By the way, for various inputs your code seems to produce incorrect results. For example, for king at 'f7' and amazon at 'e7', your program claims there is a stalemate when the king starts at 'h8', while 'h7' is a safe escape. It's likely you didn't properly calculate that the king blocks the amazon's movements along the 7th rank right from the king.

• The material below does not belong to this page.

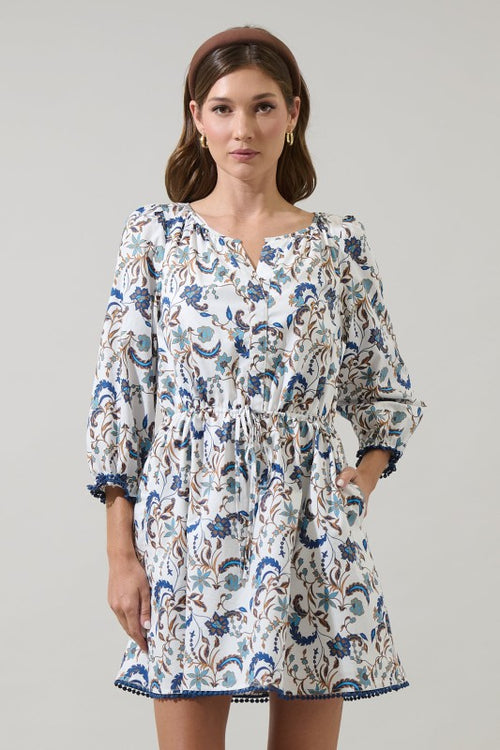Blue and White Drawstring Waist Dress
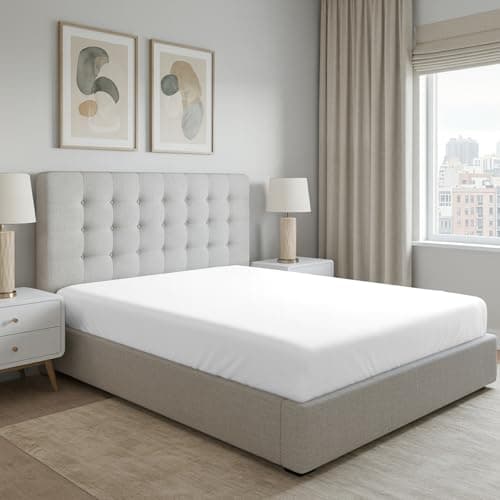 Image of Pizuna 100% Cotton Super King Fitted Sheet White, 400 Thread Count Long Staple Cotton Fitted Sheet 180x200 cm, Sateen Weave Superking Fitted Sheet Extra Deep 40 cm Fit 1 PC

I think the original proposal as well as answers given so far are not in adequacy with the simplicity, and even statement, of the problem. As it is formulated, the most natural answer is just to loop over the 8 x 8 squares and increment a counter for the respective case, for each allowed square:

def amazonCheckmate(king: str, amazon: str, n_rows = 8, n_cols = None):
    """For given positions of the white king and amazon (moves like queen or
       knight), return [c0,c1,c2,c3] where c0-c3 count the number of squares
       on which the black king is checkmate, in check, stalemate or safe,
       respectively, when the white king and amazon are at the positions
       given by the arguments in usual notation, e.g., 'a1' or 'e4', etc.
       Number of columns (files) defaults to number of rows of the board."""
    # Convert coordinate string to (col, row) (= file, rank): Consider it
    # as a base 20 number (to allow 'a', 'b',... as digits 10, 11,...);
    # subtract 10*20 + 1 so that 'a' and '1' correspond to col. and row = 0:
    if n_cols == None:
       n_cols = n_rows
    kc, kr = divmod(int( king , 20)-201, 20) 
    ac, ar = divmod(int(amazon, 20)-201, 20)
    cnt = [0]*4   # counter for each of: checkmate, check, stalemate, safe.
    for r in range(n_rows):      # row or "rank"
        for c in range(n_cols):  # column or "file"
            if not forbidden(r, c):  # i.e.: too close to enemy king
                cnt[ (0 if threatened(r, c) else 2) + can_move(r, c) ] += 1
    return cnt

Now we just need the simple if not trivial functions forbidden() (too close to the enemy king), threatened() and can_move(). If we insert them somewhere before the above loop, they can access the coordinates (kr,kc) and (ar,rc) of the white king and amazon as variables defined within their environment:

    def forbidden(r, c):
        """True if (r,c) is at distance <= 1 from white king."""
        return abs(r-kr) < 2 and abs(c-kc) < 2

    def can_move(r, c):
        """Is there a safe square next to (r,c)?"""
        return any(not threatened(rr,cc) and not forbidden(rr,cc)
                   for rr in range(max(r-1,0), min(r+2, n_rows))
                   for cc in range(max(c-1,0), min(c+2, n_cols),
                                   2 if rr == r else 1))  # skip rr,cc = r,c

    def threatened(r, c):
        """Is square (r,c) "threatened"/controlled by the amazon (or king)?
           That's the case if (r,c) is at distance <= 2 from the amazon, 
           or on the same row or column or diagonal as the amazon,
           and the white king is not in between the two."""
        return (abs(r-ar) < 3 and abs(c-ac) < 3) or (r==ar or c==ac or 
                abs(c-ac)==abs(r-ar)) and not shielded(r,c)

    def shielded(r, c):
        """Is the enemy king between (r,c) and (ar,ac), in diagonal or
        straight line? Equivalently: the directional vectors
        (delta row, delta col) collinear <=> determinant is zero."""
        return (kc-c)*(ar-r) == (kr-r)*(ac-c) and \
               min(c,ac) <= kc <= max(c,ac) and min(r,ar) <= kr <= max(r,ar)

That's all that is needed to solve the problem in a simple, self-explaining way.